== Excerto da fonte

O PÚBLICO "colado"
ao Governo ou
escandalosamente contra?
Com o efervescer do clima eleitoral para as
europeias e com o aproximar de uma data eminentemente de grande
significado para Portugal, o 25 de Abril, aumenta o caudal de mensagens
de carácter político que recebo no meu correio electrónico. O conteúdo
dessas mensagens tem, muitas vezes, um sentido crítico radicalmente
oposto. A título de exemplo, destaco extractos de dois emails recebidos
no mesmíssimo dia:
O da "colagem": "Há muito que alguns leitores
do PÚBLICO notam uma mal disfarçada colagem do jornal à política do
actual Governo (...). A não publicação de notícias com realce sobre
algumas manifestações, como por exemplo a última manifestação dos
reformados em Lisboa, só causará estranheza a quem não se aperceber da
linha actual do PÚBLICO (...)."

====
== Informação fornecida

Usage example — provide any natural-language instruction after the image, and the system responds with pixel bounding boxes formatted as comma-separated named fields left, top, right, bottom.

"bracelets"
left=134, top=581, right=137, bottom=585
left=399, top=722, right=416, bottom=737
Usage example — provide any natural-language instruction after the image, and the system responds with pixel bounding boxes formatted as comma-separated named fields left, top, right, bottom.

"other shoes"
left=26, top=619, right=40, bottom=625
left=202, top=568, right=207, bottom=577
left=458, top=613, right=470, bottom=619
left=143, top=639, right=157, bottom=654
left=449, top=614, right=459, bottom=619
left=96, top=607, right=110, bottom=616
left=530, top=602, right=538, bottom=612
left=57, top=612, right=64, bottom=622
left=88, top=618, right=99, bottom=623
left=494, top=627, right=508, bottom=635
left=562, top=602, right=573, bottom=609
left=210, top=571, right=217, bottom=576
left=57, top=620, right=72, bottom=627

====
== Informação fornecida

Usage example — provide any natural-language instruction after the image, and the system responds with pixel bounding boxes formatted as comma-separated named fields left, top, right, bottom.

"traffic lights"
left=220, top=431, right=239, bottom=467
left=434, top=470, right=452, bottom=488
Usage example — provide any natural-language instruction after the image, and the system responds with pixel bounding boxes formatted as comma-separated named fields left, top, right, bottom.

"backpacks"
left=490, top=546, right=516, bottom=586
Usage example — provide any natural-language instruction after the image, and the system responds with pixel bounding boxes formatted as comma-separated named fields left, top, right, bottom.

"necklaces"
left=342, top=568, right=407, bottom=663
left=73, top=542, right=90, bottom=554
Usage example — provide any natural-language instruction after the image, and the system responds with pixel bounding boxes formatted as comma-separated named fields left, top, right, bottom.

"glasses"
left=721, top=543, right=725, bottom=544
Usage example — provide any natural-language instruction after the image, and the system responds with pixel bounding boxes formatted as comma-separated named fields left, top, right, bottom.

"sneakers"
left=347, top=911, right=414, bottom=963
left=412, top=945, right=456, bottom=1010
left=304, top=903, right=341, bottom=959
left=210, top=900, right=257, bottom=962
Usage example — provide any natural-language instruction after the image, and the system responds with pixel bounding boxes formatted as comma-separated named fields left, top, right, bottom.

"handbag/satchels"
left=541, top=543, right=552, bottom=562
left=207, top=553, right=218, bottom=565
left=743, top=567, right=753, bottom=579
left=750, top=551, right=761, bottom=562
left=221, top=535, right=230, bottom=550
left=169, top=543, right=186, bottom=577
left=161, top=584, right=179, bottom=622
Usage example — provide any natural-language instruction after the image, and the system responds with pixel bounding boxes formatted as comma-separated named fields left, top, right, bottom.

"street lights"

====
== Informação fornecida

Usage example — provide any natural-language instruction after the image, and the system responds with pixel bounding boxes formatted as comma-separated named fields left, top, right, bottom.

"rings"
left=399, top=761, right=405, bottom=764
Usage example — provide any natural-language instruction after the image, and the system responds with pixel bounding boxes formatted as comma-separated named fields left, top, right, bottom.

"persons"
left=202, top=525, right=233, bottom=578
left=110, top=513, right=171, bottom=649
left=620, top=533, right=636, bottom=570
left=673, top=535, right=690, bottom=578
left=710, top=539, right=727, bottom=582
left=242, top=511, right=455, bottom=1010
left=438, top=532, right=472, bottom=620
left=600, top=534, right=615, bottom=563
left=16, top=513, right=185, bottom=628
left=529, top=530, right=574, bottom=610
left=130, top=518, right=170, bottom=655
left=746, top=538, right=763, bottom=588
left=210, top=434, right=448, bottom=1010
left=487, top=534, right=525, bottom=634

====

Lista de tarefas ::
1: Traduza para inglês esta frase do excerto sobre as críticas ao PÚBLICO: "O conteúdo dessas mensagens tem, muitas vezes, um sentido crítico radicalmente oposto."
2: Dê seguimento ao excerto sobre as críticas ao PÚBLICO, começando logo depois da última frase apresentada.

Resultados por ordem ::
1: The content of these messages often carries a radically opposite critical sense.

2:
O do "escandalosamente contra":
"Sou assinante do PÚBLICO e leitor desde sempre. Noto com preocupação
uma deriva do jornal num sentido menos objectivo com que crescentemente é
tratada matéria estritamente noticiosa. Escrevo-lhe, provedor, para lhe
assinalar que, do meu ponto de vista, é nesse sentido escandaloso e
inaceitável o texto que assinalo em epígrafe." (O referido texto era o
de um comentário, PÚBLICO, 16-04-2014, sobre a entrevista do
primeiro-ministro, Passos Coelho, à SIC). E o leitor acrescentava: "A
bem da continuidade de um projecto informativo que se gostaria
prosseguisse rigoroso e isento, ficar-lhe-ia muito grato (...) que
procurasse garantir que não voltem a reproduzir-se no PÚBLICO peças
"jornalísticas" (?) deste quilate."
Antes de mais, devo esclarecer
que acusei aos leitores a recepção das suas mensagens, mas não as
comentei em concreto (nem agora vou fazê-lo), pois aguardo, com o tempo
devido, a reacção interna do jornal. Todavia, vou servir-me desta
posição contrastante para abordar genericamente a difícil situação
editorial de transmitir às diferentes sensibilidades e diferenciadas
leituras interpretativas dos leitores o posicionamento de um jornal,
como do PÚBLICO, na prossecução de uma orientação "por critérios de
rigor e criatividade editorial, sem qualquer dependência de ordem
ideológica, política e económica", conforme vem inscrita no Estatuto
Editorial.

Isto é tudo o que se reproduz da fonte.